Simple configuration (which can be nested in a unionMoveSelector just like any other MoveSelector):

    <moveListFactory>
      <moveListFactoryClass>org.optaplanner.examples.cloudbalancing.optional.solver.move.CloudComputerChangeMoveFactory</moveListFactoryClass>
    </moveListFactory>

Advanced configuration:

    <moveListFactory>
      ... <!-- Normal moveSelector properties -->
      <moveListFactoryClass>org.optaplanner.examples.cloudbalancing.optional.solver.move.CloudComputerChangeMoveFactory</moveListFactoryClass>
      <moveListFactoryCustomProperties>
        ...<!-- Custom properties -->
      </moveListFactoryCustomProperties>
    </moveListFactory>

Because the MoveListFactory generates all moves at once in a List<Move>, it does not support cacheType JUST_IN_TIME. Therefore, moveListFactory uses cacheType STEP by default and it scales badly.

To configure values of a MoveListFactory dynamically in the solver configuration (so the Benchmarker can tweak those parameters), add the moveListFactoryCustomProperties element and use custom properties.

A custom MoveListFactory implementation must ensure that it does not move pinned entities.

7.4.2. MoveIteratorFactory: generate Custom moves just in time

Use this advanced form to generate custom moves Just In Time by implementing the MoveIteratorFactory interface:

public interface MoveIteratorFactory<Solution_> {

    long getSize(ScoreDirector<Solution_> scoreDirector);

    Iterator<Move> createOriginalMoveIterator(ScoreDirector<Solution_> scoreDirector);

    Iterator<Move> createRandomMoveIterator(ScoreDirector<Solution_> scoreDirector, Random workingRandom);

}

The getSize() method must return an estimation of the size. It doesn’t need to be correct, but it’s better too big than too small. The createOriginalMoveIterator method is called if the selectionOrder is ORIGINAL or if it is cached. The createRandomMoveIterator method is called for selectionOrder RANDOM combined with cacheType JUST_IN_TIME.

Don’t create a collection (array, list, set or map) of Moves when creating the Iterator<Move>: the whole purpose of MoveIteratorFactory over MoveListFactory is to create a Move just in time in a custom Iterator.next().

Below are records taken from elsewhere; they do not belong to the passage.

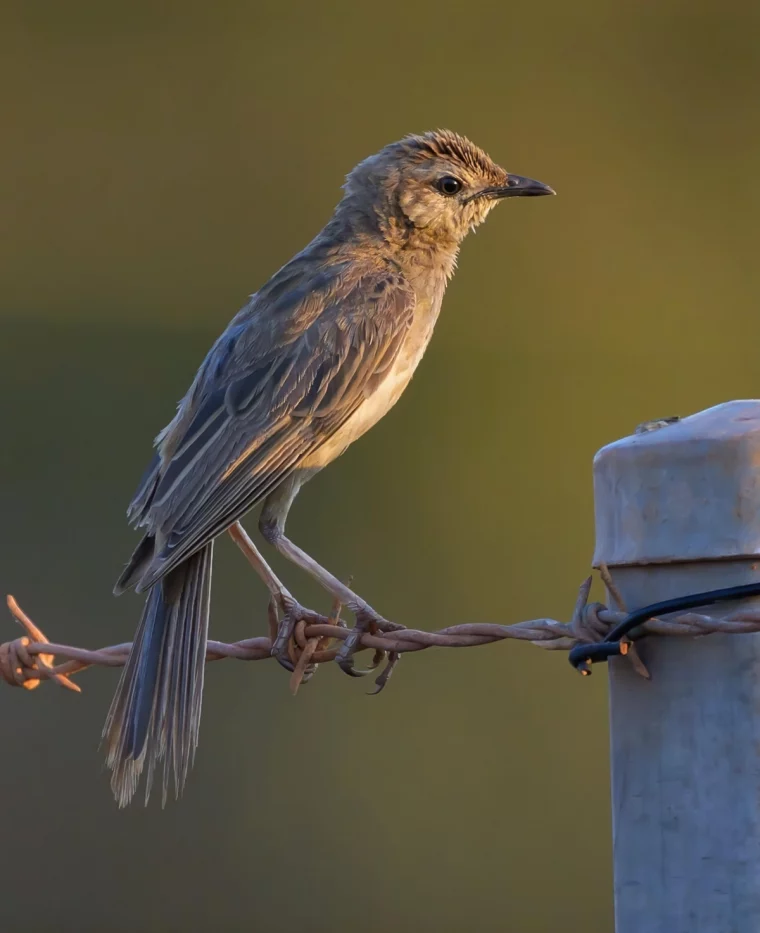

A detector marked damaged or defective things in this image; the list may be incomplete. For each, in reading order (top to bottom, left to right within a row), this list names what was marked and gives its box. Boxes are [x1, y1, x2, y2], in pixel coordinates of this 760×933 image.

rusty wire [1, 548, 760, 696]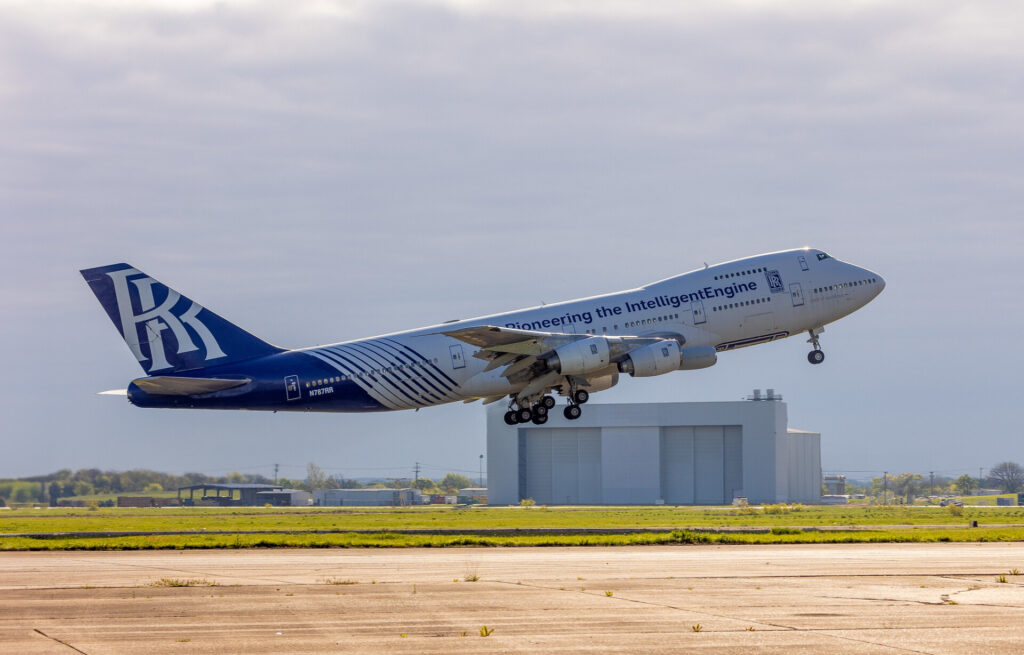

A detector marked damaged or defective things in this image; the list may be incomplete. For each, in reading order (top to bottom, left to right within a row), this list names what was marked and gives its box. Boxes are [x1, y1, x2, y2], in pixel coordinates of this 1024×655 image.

tarmac crack [33, 626, 90, 650]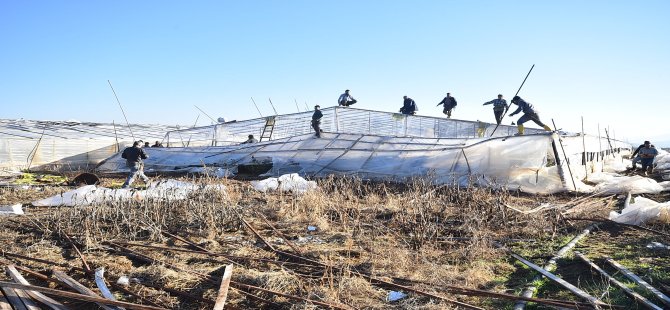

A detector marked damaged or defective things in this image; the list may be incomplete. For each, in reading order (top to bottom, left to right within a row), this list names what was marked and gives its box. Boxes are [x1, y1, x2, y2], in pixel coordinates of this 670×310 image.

broken wooden beam [5, 264, 68, 310]
broken wooden beam [0, 282, 169, 310]
broken wooden beam [52, 270, 122, 310]
broken wooden beam [217, 264, 238, 310]
broken wooden beam [576, 252, 668, 310]
broken wooden beam [608, 256, 670, 308]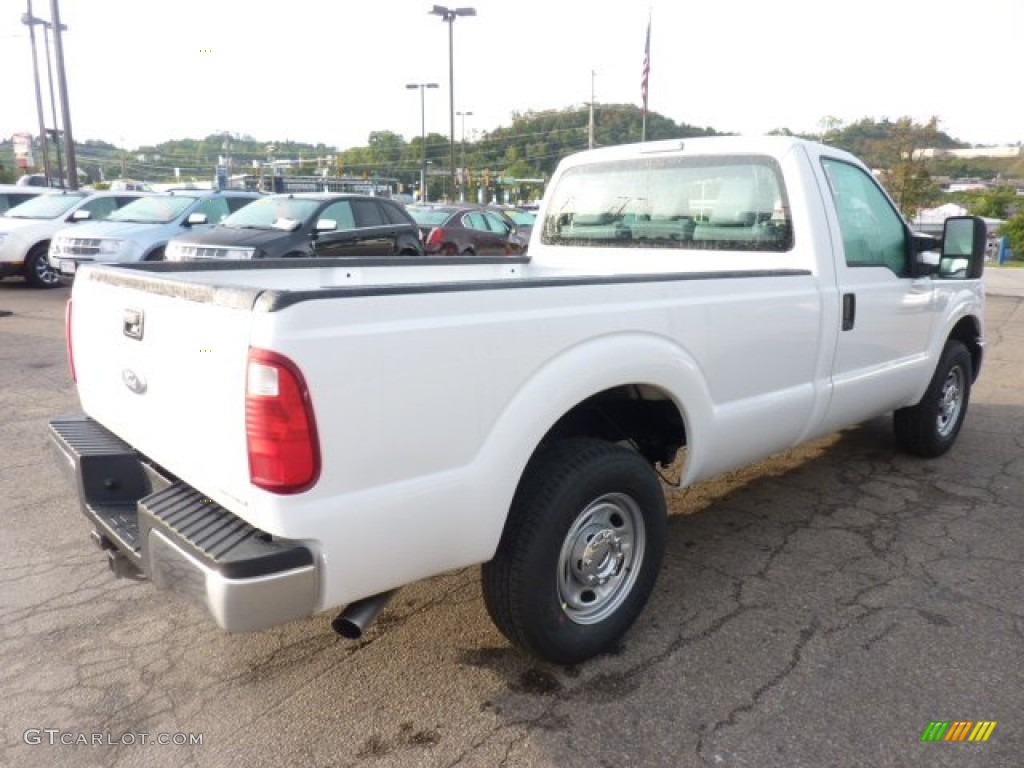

Simple configuration (which can be nested in a unionMoveSelector just like any other MoveSelector):

    <moveIteratorFactory>
      <moveIteratorFactoryClass>...</moveIteratorFactoryClass>
    </moveIteratorFactory>

Advanced configuration:

    <moveIteratorFactory>
      ... <!-- Normal moveSelector properties -->
      <moveIteratorFactoryClass>...</moveIteratorFactoryClass>
      <moveIteratorFactoryCustomProperties>
        ...<!-- Custom properties -->
      </moveIteratorFactoryCustomProperties>
    </moveIteratorFactory>

To configure values of a MoveIteratorFactory dynamically in the solver configuration (so the Benchmarker can tweak those parameters), add the moveIteratorFactoryCustomProperties element and use custom properties.

A custom MoveIteratorFactory implementation must ensure that it does not move pinned entities.